Rezensionen lese ich weiterhin

Allerdings muss ich gestehen, dass ich immer noch Rezensionen auf Amazon lese - so umfangreich gibt es sie einfach nur da - das Produkt dann aber woanders bestelle. Ist das Verrat an meinem Versuch? Vielleicht ein wenig. Wer mir nun aber mit "dann kann man's ja auch gleich ganz lassen" kommt, der vergisst, dass ein bisschen was zu tun in diesem Fall besser ist als gar nichts zu tun.
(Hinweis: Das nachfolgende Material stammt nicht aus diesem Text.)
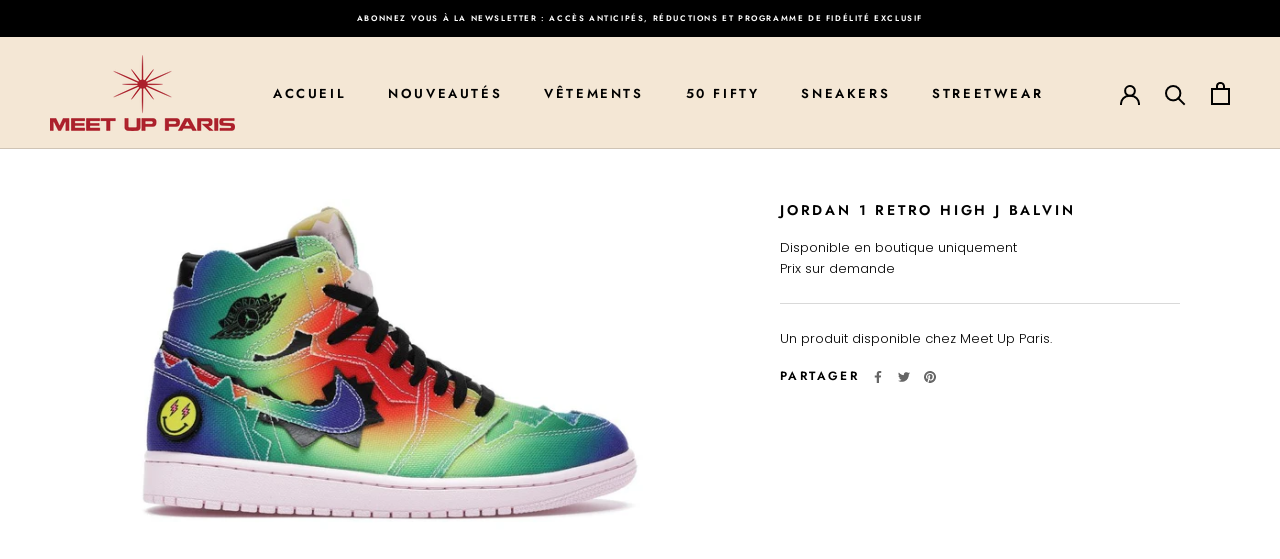

--- FILE ---
content_type: text/javascript
request_url: https://meetupparis.com/cdn/shop/t/18/assets/custom.js?v=183944157590872491501767980060
body_size: -760
content:
//# sourceMappingURL=/cdn/shop/t/18/assets/custom.js.map?v=183944157590872491501767980060
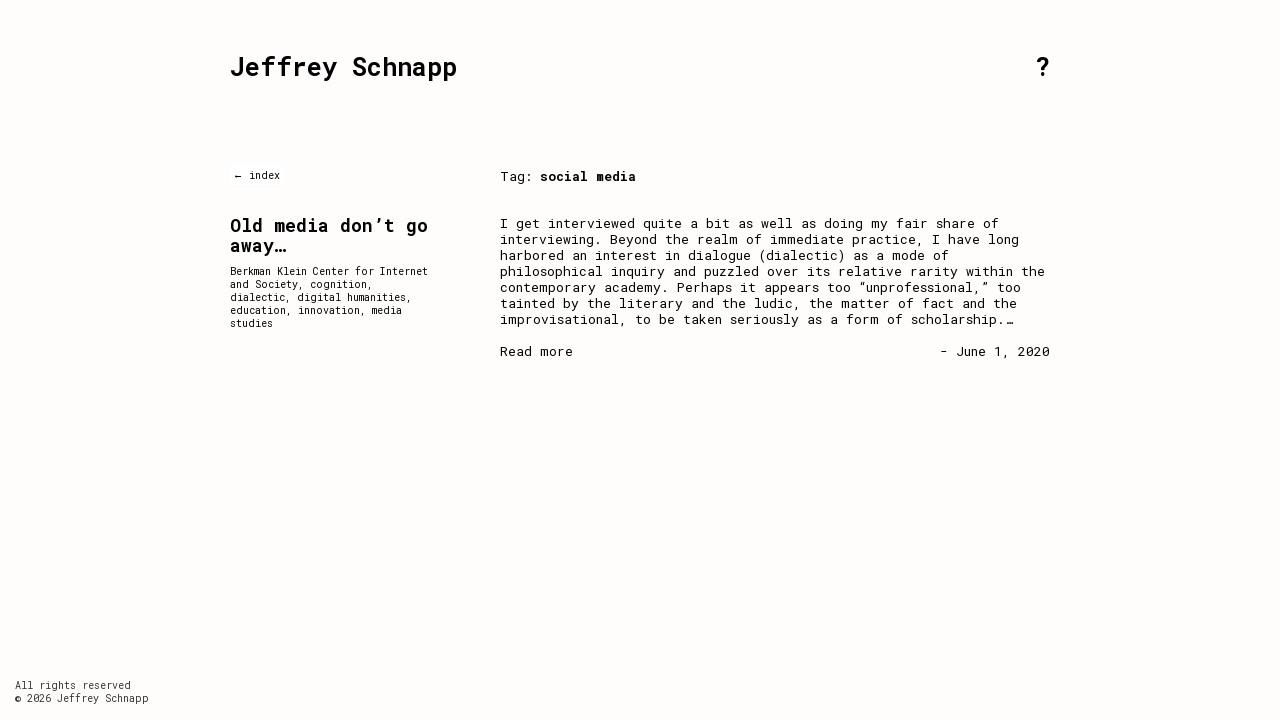

--- FILE ---
content_type: text/css
request_url: https://jeffreyschnapp.com/wp-content/themes/jeffreyschnapp/customstyle.css
body_size: 1278
content:
@charset utf-8;
/*
custom styles edited by Krystelle Denis, M. Scott Brauer, Jeffrey Schnapp
*/


/* custom font */
@font-face {
    font-family: 'SBCTypeKeysBlackRegular';
    src: url('sbc-typekeysblk-webfont.eot');
    src: url('sbc-typekeysblk-webfont.eot?#iefix') format('embedded-opentype'),
         url('sbc-typekeysblk-webfont.woff') format('woff'),
         url('sbc-typekeysblk-webfont.ttf') format('truetype'),
         url('sbc-typekeysblk-webfont.svg#SBCTypeKeysBlackRegular') format('svg');
    font-weight: normal;
    font-style: normal;

}
/* end custom font */

a{text-decoration: none;outline: 0;}
img, img a {border:none;}
blockquote{padding-left: 100px; padding-right: 100px; padding-top: 20px; padding-bottom: 20px;}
Doch sollte meine Ein-Mann-Blockade zum Konkurs von Amazon führen - ich würde auch einen anderen Weg finden, Erfahrungsberichte einzuholen.

Ohne Amazon zu neuen Geschenkideen

Einen netten Nebeneffekt hatte das Ganze auch noch: Meine Ideen für Geburtstags- und Weihnachtsgeschenke haben sich spürbar verbessert. Diverse Familienangehörige bestätigen das. Früher ging ich auf Amazon, klickte auf "Geschenke" und stöberte herum, bis ich etwas fand, worüber der Beschenkte sich nicht beschweren konnte. Mutti bekam so an Heiligabend das Seifenset "Bad & Body Vanille, 16 tlg." für 29,99 Euro, zwei Tage vorher per Express-Versand bestellt.

Jetzt aber machte ich mir Gedanken, bevor ich überhaupt ein Wort in die Suchmaske bei Google eingab. Zum letzten Weihnachtsfest bekam meine Mutter so eine Ziege. Nein, nicht für ihren Garten - die Organisation Oxfam bietet Ziegen, Schafe und sogar Mist an. Sie werden Familien in Afrika geschenkt, um zu landwirtschaften. Auf Amazon hätte ich das nie entdeckt.

Weltverbessern ist nur am Anfang doof

Ich muss jetzt zwar durch mein neues Kaufverhalten gelegentliche Fußmärsche in Kauf nehmen oder beim Online-Shopping zig verschiedenen Händlern Anschrift und Emailadresse nennen. Aber es geht. Welt verbessern ist eben meistens unbequem. Fahrrad statt Auto, kein Fleisch aus Massentierhaltung, nur fair produzierte Klamotten. Das scheint alles anstrengend.

Das ist aber nur am Anfang so. Wenn man sich noch nicht auskennt und lange recherchieren muss, welches T-Shirt wie hergestellt wurde und ob Fernbus oder Bahn nun umweltfreundlicher sind.

Wer aber einmal alle wichtigen Informationen gesammelt und alle Alternativen untersucht hat, kommt ganz gut zurecht. Und was mir am Anfang als unfassbar kompliziert erschien, ja fast schon als Einschränkung der Lebensqualität, ist für mich nun Alltag. Ein Leben ohne Amazon ist - wer hätte es gedacht - tatsächlich möglich.